As a party, last week at the Hobart town hall we celebrated 50 years of green politics in Tasmania. We're very proud of our heritage. On 23 March 1972, a group of people moved a motion at a very rowdy town hall meeting in Hobart to start the United Tasmania Group, the world's first green political party. That political party spawned a green political movement that has now gone around the world. From that very humble beginning on an island on the bottom of the world, Tasmania exported green politics to the globe. We now have Greens holding the balance of power in Germany, including the position of vice-chancellor. We have a Left-Green Prime Minister in Iceland. We have greens in nearly every country around the world.
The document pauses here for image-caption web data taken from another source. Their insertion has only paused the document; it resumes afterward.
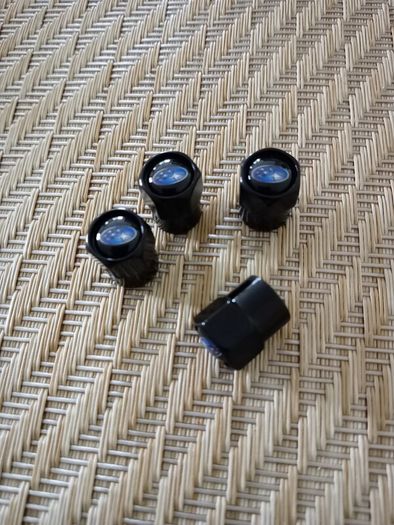 Brand New Subaru Black Dust Caps x4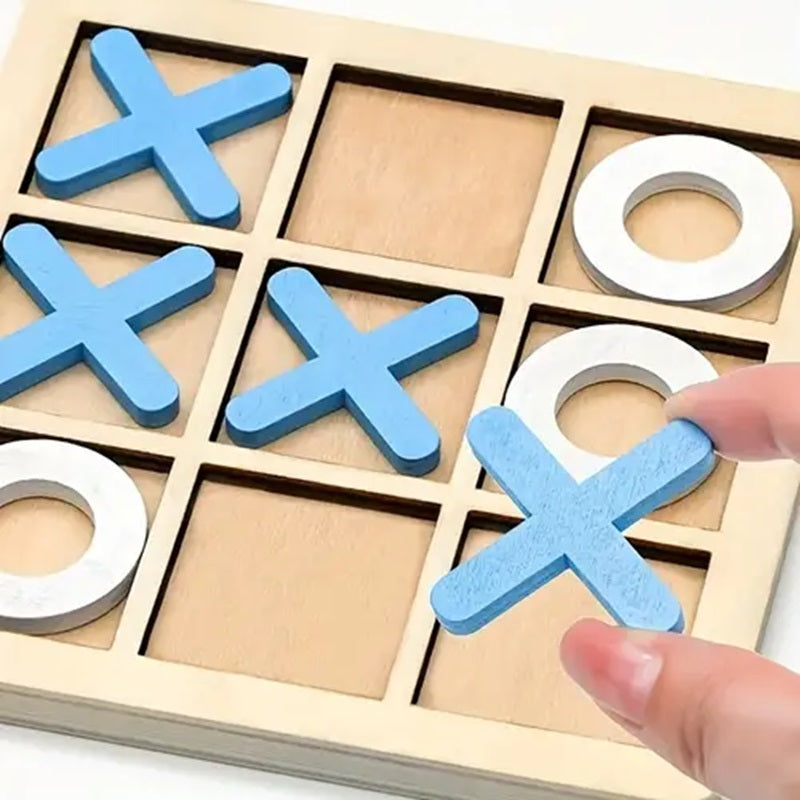 Tic-Tac-Toe 3D Wooden Puzzle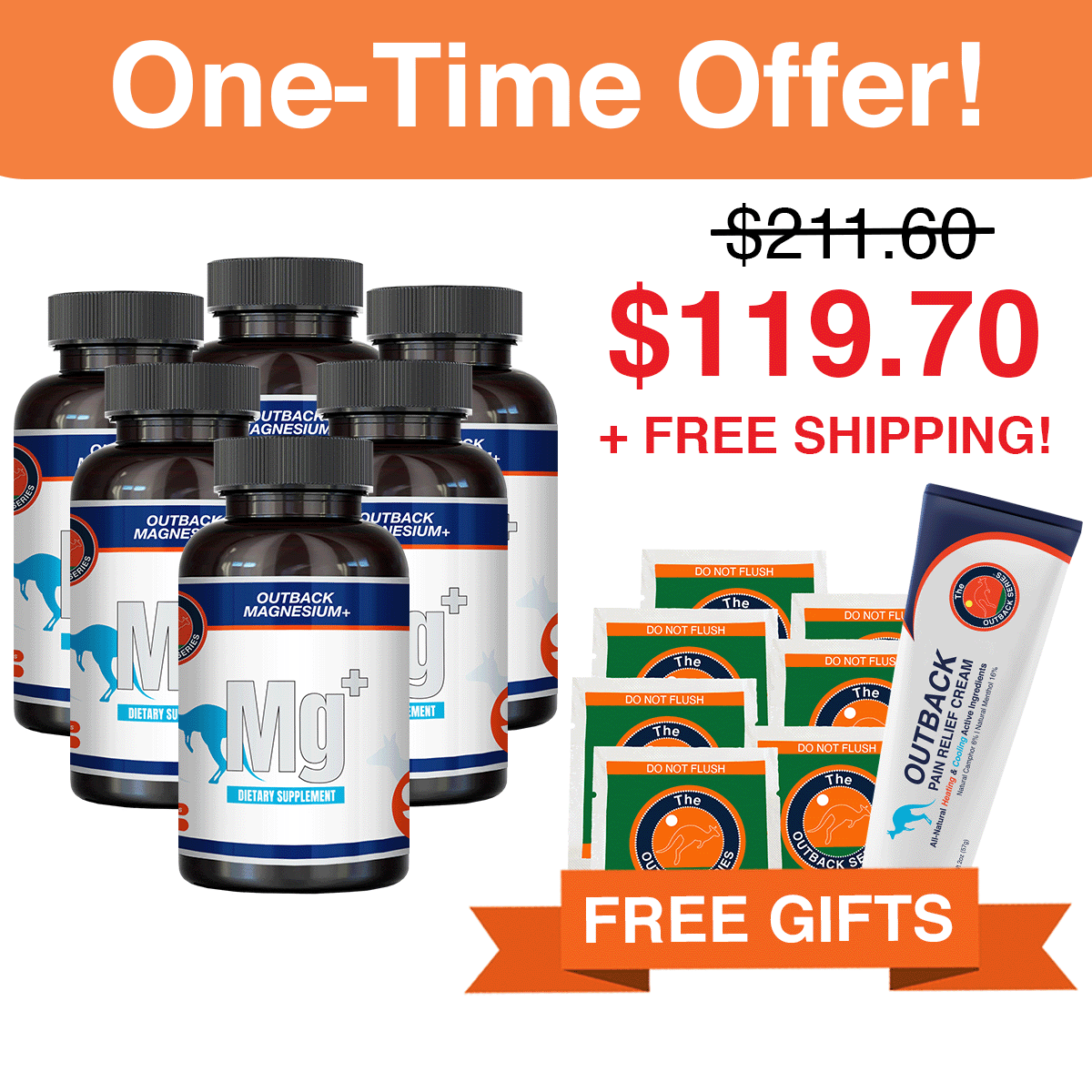 Buy 6 Mg+, Get Free 7-Day Pack & Pain Cream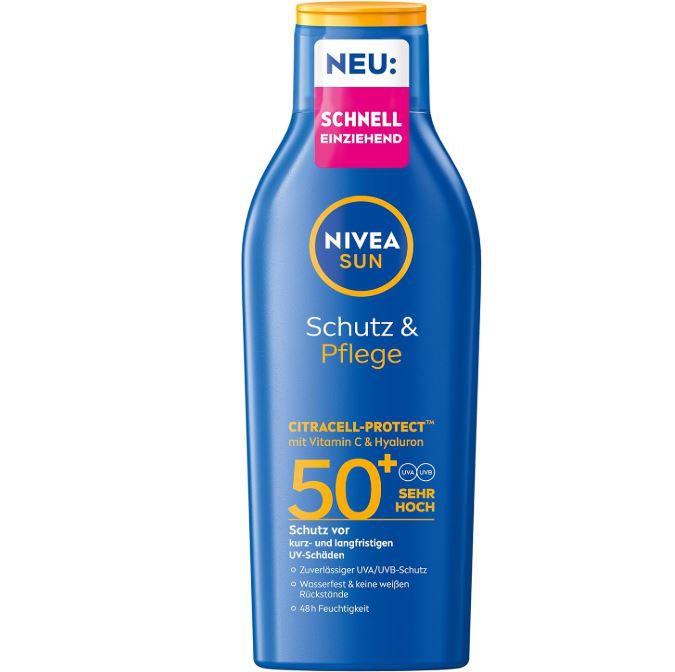 Produktbild: nivea sun sonnenschutz lotion 200ml lsf 50+ ab 7,51 euro statt 11 euro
I am incredibly honoured and privileged to have been twice preselected by my party and elected by the Tasmanian people to this place. I feel I have been honest in holding to the contract that I made with my party and with the voters of Tasmania. I have worked as hard as I could over the last decade to protect our oceans, to put the environment first and to do everything I possibly could to tackle climate change. I've also been fortunate enough to have had the Greens Treasury and finance portfolio for nearly half the time that I've been in this place. We have achieved great things as a political party, working across party lines over many years. I would ask the voters of Tasmania to back that 10 years of experience. There's plenty more work that I would like to do in this place. I just want to once again thank the people of Tasmania, who have given me this amazing opportunity.